» WRITTEN EXERCISE 1
Turn the part of the rows below running from the line with "Within the picture" up to and including the line with "221 centimetres" into a Markdown table with the columns Num and Entry, leaving out blank lines.
== DOCUMENT EXTRACT ==
# Test case №1:

## Description

***We extracted data from GCP. The dataset contains 4 million rows, but we were only able to extract them in small portions, about 40,000 rows in CSV format. In total, we ended up with 110 files. The files are named as follows:***

data_000000000001.csv
data_000000000002.csv
…..
data_000000000010.csv
data_000000000011.csv
……
data_000000000100.csv
data_000000000101.csv
….
data_000000000110.csv

***Please suggest a method for uploading all these 110 files using Jupyter Notebook (or another) and merging them into a single dataset for further processing.***

The most logical step would be to first merge the data into one file. This could be done using a Python command-line utility called ***csvkit****. It can be installed as a Python module using the following command: ***pip install csvkit***. Alternatively, you can use a script in Jupyter Notebook for this purpose.

In [None]:
import pandas as pd
import os

data = pd.DataFrame()
folder_path = 'path/csv/'

for filename in os.listdir(folder_path):
    if filename.endswith('.csv'):
        file_path = os.path.join(folder_path, filename)
        current_data = pd.read_csv(file_path)
        data = data.append(current_data, ignore_index=True)
data.to_csv('path/data.csv', index=False)

However, since the size of the merged file will likely be very large and the available RAM may not allow for quick loading and processing of such a file, I suggest three alternatives.

## Option 1: Loading the first file, data_000000000001.csv, and analyzing its structure.

By default, for time efficiency, pandas provides approximate memory usage information for a DataFrame object. However, we are interested in precise details, so we will set the memory_usage parameter to 'deep'.

In [None]:
import os
import time
import pandas as pd
import numpy as np
df = pd.read_csv('data_000000000001.csv',encoding='UTF')
def mem_usage(pandas_obj):
    if isinstance(pandas_obj,pd.DataFrame):
        usage_b = pandas_obj.memory_usage(deep=True).sum()
    else: 
        usage_b = pandas_obj.memory_usage(deep=True)
===
== PROVIDED ENTRIES ==
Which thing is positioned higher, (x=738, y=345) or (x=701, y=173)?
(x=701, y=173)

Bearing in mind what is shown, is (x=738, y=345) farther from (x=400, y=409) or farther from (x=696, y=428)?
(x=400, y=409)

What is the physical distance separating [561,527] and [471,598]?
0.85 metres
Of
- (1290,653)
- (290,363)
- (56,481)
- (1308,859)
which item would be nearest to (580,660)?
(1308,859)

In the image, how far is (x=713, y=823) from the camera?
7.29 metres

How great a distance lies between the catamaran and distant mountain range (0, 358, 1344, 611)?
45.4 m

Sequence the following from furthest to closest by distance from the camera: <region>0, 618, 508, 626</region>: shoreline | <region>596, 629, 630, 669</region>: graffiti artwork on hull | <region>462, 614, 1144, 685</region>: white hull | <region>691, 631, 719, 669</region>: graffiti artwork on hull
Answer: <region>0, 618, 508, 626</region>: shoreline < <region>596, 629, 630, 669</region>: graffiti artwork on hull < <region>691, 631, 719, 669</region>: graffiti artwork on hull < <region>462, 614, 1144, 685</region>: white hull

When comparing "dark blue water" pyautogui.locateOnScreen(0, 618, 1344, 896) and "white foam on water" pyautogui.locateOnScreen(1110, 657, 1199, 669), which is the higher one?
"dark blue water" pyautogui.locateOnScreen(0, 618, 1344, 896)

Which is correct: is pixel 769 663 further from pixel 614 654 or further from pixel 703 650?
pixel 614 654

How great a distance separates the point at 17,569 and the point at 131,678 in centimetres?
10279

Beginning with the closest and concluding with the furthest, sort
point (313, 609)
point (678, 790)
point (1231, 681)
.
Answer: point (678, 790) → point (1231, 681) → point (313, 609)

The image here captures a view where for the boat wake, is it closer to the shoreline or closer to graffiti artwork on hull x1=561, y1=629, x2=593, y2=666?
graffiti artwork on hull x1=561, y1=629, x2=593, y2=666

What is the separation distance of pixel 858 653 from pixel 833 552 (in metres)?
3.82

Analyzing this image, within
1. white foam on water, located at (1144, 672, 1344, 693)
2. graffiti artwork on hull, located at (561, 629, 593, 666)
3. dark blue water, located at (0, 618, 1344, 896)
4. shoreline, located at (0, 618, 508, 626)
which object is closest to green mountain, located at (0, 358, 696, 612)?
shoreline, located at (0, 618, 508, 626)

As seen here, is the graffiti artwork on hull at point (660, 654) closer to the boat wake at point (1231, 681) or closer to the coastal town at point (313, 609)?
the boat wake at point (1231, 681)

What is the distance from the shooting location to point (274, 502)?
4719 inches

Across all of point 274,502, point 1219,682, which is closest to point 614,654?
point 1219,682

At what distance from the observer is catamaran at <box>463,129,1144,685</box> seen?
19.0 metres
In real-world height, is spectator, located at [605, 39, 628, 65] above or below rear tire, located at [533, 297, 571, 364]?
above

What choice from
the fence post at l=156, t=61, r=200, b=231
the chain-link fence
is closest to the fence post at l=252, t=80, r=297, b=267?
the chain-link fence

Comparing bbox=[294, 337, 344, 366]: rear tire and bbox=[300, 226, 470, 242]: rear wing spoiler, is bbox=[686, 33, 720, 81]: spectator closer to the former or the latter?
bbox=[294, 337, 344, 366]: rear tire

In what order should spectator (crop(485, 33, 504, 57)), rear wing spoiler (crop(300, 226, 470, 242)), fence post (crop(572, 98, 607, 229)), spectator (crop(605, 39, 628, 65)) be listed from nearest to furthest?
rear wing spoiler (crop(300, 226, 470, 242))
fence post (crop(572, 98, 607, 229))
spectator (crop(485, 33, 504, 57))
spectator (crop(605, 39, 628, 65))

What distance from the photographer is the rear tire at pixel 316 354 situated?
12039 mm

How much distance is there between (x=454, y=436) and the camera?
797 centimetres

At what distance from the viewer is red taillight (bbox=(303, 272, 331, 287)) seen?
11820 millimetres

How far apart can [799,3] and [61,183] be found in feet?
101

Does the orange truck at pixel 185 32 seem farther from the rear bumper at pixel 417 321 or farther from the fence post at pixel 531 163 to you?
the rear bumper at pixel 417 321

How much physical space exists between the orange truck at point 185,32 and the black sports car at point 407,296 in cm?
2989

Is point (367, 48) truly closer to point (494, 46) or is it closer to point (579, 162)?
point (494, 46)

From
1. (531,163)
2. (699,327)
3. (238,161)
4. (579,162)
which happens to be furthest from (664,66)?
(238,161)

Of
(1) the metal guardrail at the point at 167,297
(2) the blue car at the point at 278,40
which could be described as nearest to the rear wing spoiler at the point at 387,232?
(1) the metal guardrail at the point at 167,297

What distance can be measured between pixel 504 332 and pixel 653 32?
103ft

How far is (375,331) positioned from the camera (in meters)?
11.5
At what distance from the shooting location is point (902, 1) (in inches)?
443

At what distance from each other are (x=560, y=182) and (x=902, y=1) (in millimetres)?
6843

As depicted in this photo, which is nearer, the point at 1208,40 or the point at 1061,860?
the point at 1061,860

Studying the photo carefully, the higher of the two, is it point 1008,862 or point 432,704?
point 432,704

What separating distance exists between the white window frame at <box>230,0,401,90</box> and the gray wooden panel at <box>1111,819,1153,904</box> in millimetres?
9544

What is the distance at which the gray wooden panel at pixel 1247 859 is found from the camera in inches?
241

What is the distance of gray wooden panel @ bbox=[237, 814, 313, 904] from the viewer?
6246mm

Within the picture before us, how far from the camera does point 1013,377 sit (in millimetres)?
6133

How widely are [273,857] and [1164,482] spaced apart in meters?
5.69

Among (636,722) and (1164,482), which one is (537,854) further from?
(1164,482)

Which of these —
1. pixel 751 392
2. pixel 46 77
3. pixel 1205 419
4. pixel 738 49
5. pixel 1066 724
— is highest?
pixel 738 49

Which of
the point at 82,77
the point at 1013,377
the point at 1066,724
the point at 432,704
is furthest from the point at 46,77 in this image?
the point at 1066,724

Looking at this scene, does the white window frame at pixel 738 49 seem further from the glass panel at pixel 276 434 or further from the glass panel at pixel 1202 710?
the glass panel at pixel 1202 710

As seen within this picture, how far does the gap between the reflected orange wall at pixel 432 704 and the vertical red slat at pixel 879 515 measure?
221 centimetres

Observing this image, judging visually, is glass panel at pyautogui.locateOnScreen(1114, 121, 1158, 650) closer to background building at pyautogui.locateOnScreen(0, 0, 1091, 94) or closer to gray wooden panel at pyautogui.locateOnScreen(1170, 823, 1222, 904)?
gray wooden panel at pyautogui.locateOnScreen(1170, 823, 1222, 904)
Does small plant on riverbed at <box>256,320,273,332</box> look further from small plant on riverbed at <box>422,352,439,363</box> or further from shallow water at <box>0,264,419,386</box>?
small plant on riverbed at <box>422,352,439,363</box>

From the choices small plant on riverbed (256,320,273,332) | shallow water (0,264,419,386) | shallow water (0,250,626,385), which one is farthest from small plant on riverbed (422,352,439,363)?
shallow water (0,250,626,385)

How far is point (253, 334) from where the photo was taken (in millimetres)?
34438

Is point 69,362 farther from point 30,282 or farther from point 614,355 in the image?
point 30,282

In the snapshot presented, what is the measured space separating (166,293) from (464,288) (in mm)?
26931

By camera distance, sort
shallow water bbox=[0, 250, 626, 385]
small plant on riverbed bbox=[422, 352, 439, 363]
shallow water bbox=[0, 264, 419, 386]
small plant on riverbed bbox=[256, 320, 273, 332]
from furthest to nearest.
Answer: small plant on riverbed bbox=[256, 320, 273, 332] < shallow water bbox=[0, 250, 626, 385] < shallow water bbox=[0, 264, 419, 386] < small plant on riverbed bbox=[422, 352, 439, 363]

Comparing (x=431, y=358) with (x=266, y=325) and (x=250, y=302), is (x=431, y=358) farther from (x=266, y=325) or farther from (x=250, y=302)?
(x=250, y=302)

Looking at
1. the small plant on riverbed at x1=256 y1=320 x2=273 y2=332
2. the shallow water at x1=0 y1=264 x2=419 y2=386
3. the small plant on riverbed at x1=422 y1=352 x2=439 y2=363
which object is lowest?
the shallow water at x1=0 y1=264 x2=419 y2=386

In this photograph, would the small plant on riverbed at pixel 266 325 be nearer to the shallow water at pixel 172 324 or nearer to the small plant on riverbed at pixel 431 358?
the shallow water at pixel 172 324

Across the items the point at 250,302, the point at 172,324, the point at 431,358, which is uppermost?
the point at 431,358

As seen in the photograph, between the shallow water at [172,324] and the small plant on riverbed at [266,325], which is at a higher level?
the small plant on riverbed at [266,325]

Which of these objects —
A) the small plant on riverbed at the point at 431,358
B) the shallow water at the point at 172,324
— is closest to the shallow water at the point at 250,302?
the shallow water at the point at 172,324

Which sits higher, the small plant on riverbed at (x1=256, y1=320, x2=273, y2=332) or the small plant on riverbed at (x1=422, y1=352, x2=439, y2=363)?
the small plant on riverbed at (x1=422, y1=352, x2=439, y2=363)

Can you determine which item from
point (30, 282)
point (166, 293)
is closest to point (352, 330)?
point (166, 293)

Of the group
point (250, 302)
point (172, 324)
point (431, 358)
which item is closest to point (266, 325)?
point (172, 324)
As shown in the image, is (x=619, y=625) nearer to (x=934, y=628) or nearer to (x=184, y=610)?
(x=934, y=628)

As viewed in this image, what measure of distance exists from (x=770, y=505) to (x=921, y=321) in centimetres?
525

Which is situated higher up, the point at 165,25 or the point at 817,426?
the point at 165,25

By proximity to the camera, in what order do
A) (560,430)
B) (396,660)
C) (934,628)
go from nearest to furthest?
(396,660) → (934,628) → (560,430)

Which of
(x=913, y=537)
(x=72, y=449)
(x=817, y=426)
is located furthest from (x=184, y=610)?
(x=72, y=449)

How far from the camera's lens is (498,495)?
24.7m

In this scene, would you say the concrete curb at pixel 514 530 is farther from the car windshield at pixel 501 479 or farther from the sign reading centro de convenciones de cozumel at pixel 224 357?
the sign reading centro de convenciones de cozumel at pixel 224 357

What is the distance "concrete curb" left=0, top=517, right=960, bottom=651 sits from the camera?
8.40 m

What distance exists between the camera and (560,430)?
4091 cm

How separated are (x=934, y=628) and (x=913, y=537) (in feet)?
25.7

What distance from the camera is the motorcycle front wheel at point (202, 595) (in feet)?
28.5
===
» WRITTEN EXERCISE 2
Return the passage of the CSV merging guide from "for filename in" up to and including "data = data.append(current_data, ignore_index=True)", copied word for word.

» FULL ANSWER 1
| Num | Entry |
|---|---|
| 1 | Within the picture before us, how far from the camera does point 1013,377 sit (in millimetres)? |
| 2 | 6133 |
| 3 | How widely are [273,857] and [1164,482] spaced apart in meters? |
| 4 | 5.69 |
| 5 | Among (636,722) and (1164,482), which one is (537,854) further from? |
| 6 | (1164,482) |
| 7 | Which of these — |
| 8 | 1. pixel 751 392 |
| 9 | 2. pixel 46 77 |
| 10 | 3. pixel 1205 419 |
| 11 | 4. pixel 738 49 |
| 12 | 5. pixel 1066 724 |
| 13 | — is highest? |
| 14 | pixel 738 49 |
| 15 | Which of |
| 16 | the point at 82,77 |
| 17 | the point at 1013,377 |
| 18 | the point at 1066,724 |
| 19 | the point at 432,704 |
| 20 | is furthest from the point at 46,77 in this image? |
| 21 | the point at 1066,724 |
| 22 | Looking at this scene, does the white window frame at pixel 738 49 seem further from the glass panel at pixel 276 434 or further from the glass panel at pixel 1202 710? |
| 23 | the glass panel at pixel 1202 710 |
| 24 | As seen within this picture, how far does the gap between the reflected orange wall at pixel 432 704 and the vertical red slat at pixel 879 515 measure? |
| 25 | 221 centimetres |

» FULL ANSWER 2
for filename in os.listdir(folder_path):
    if filename.endswith('.csv'):
        file_path = os.path.join(folder_path, filename)
        current_data = pd.read_csv(file_path)
        data = data.append(current_data, ignore_index=True)